Spent
Lewis W. Hine, photographer: Tony Casale, Newsboy, Hartford, Connecticut (March 1909)
"It might be that his urge toward Authoring was a big mistake."
©2022 by David A. Schmaltz - all rights reserved
This announcement will not make headline news. It won't make the back pages, either. After seventy-seven days Pursuing Authoring, our budding Author's feeling Spent, like a spawned out salmon gasping in the shallows of his home stream, wondering what that excursion might have meant. It certainly seemed circular, a round trip, there then back again, but what was gained and what might have been lost? What was that purpose again? What initiated the urge, the one that pushed the fish out of sufficiency into an apparently necessary pursuit. The long and tedious descent to sea level, the lengthy period feeding in the open ocean, the perilous return up fish ladders and over dams, dodging sea lions and gill nets, what was all that drama about?

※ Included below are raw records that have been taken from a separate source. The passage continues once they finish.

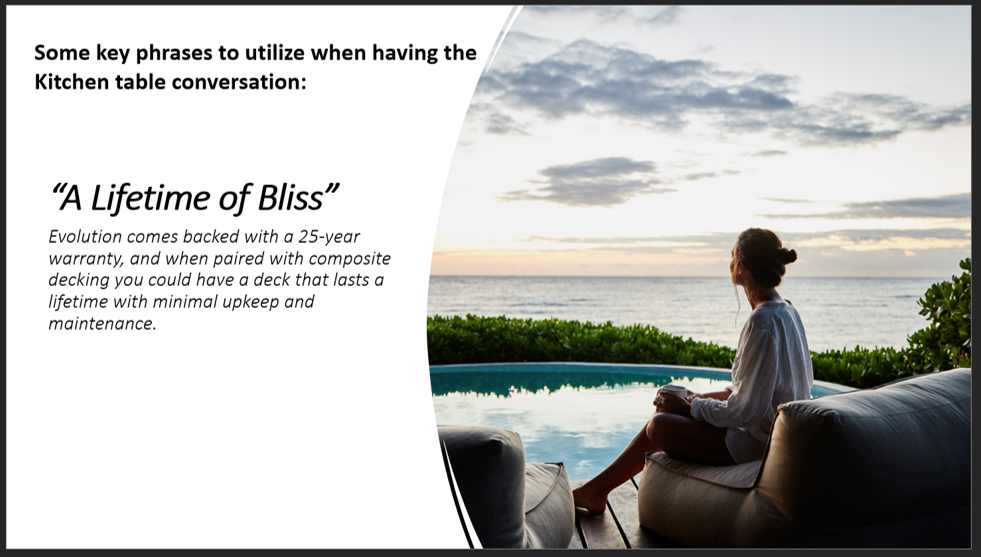 Some key phrases to utilize when having the Kitchen table conversation:

"A Lifetime of Bliss"

Evolution comes backed with a 25-year warranty, and when paired with composite decking you could have a deck that lasts a lifetime with minimal upkeep and maintenance.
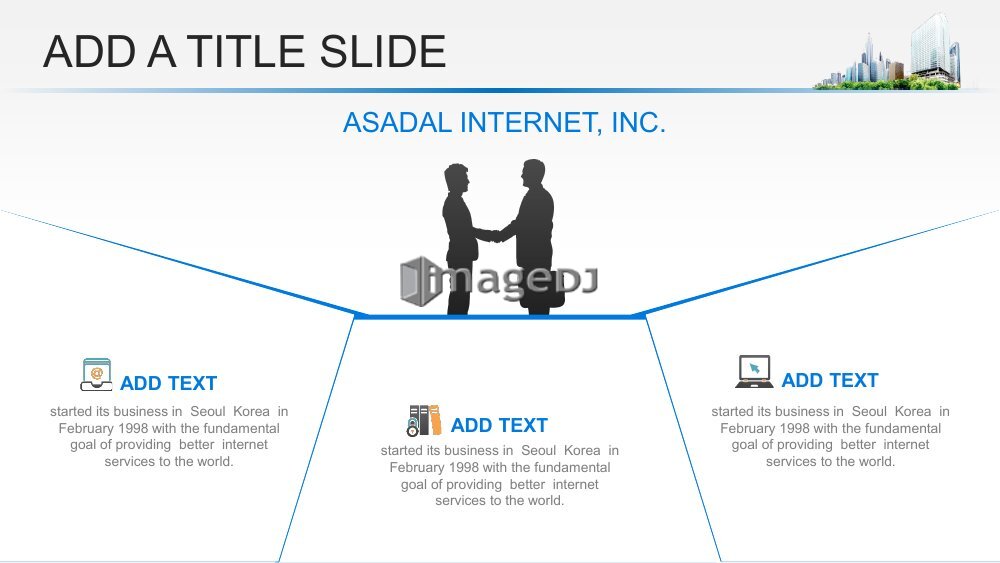 ADD A TITLE SLIDE

ASADAL INTERNET, INC.

imageDJ

ADD TEXT

started its business in Seoul Korea in February 1998 with the fundamental goal of providing better internet services to the world.

ADD TEXT

started its business in Seoul Korea in February 1998 with the fundamental goal of providing better internet services to the world.

ADD TEXT

started its business in Seoul Korea in February 1998 with the fundamental goal of providing better internet services to the world.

Our fish feels reasonably certain as he watches his once-noble nose turn crooked and rotting that this might not have really been about him, that he was only playing a part in a much wider and longer arc of history, a bit player, an instance. Whatever the purpose or the reason, our fish feels certain he's Spent, done for now, over, finished.

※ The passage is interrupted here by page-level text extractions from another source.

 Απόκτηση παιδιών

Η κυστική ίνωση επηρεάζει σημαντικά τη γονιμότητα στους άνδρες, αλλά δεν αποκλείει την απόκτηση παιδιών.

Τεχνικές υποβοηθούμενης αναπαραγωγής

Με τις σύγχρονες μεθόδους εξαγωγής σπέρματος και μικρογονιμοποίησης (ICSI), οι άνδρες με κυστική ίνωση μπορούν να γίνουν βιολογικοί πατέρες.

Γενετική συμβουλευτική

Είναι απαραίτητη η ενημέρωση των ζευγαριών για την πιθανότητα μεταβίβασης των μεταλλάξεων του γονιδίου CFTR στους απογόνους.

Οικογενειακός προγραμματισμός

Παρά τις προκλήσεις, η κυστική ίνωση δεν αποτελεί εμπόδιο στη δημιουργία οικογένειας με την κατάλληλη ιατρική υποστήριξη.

This is the point where the Author steps in to make light of the gravity of that opening paragraph. What? He isn't? What's he fixin' to do, then, just let that opening scene stand on it's own hind … fins? It seemed so … defeatist, as if his Authoring might have never had a purpose. What's the learning in that example? Why even share it? Would it not have been better to have just omitted the depleted part and to have left the comeuppance unsaid?
"Well, perhaps, but only perhaps," he said.
Sending off that manuscript to a publisher brought a profound sense of hopelessness to this budding Author, as if he'd really blown it, for like our fish, our budding Author had left sufficiency to pursue additional ends. The ends pursued never once promised even sufficiency and threatened worse, so what was that motive that moved our writer to pursue Authorship again? What was he after? He claimed that he was chasing additional readers, to share his gift, and not to change the world, the trivially Utopian common reason given for pursuing publication. He didn't even want that, but just to share what he'd created, just as if anyone might desire or benefit from that. His was a vanity, perhaps, not seeking profits or fame or, anything, apparently, just a broader readership. His PureSchmaltz Private Facebook Group has 247 apparently satisfied subscribers and his Authoring consultant suggests that he could retain access to information about readership even if he violated Facebook's arbitrary limit of 249 subscribers, but yet he hasn't chased down additional subscribers. It appears that he had been pursuing publication one-handed, attempting to maintain his previous sufficiency while also investigating the means for eventually utterly undermining it through Authoring.
Whatever! He feels Spent. This might not be the time for him to try to make sense of his Authoring efforts. He might need a morning away from the salt mine, a month on the road, a return to the open sea where not even sufficiency haunted him. He dreads the response from the publisher more than he dreaded submitting the manuscript. He might have engaged in a no-win contest where whatever the outcome, he'll end up feeling screwed. He had for years considered his hesitance over publishing, at Authoring, to be a semi-serious psychological problem. He'd sought therapy and his therapist even agreed that it would be okay for him to pursue Authoring. That pursuit seems to have produced a deeper hollowing, a sense that none of any of that effort really mattered, that he'd attempted to force fit his work into an inappropriate context; that it was fine, just fine, where it sat, but somehow a violation anywhere other than that. This was not a gift to be leveraged for recognition or for profit, but one better left alone to roll in its own sufficiency for its own sake. It might be that his urge toward Authoring was a big mistake.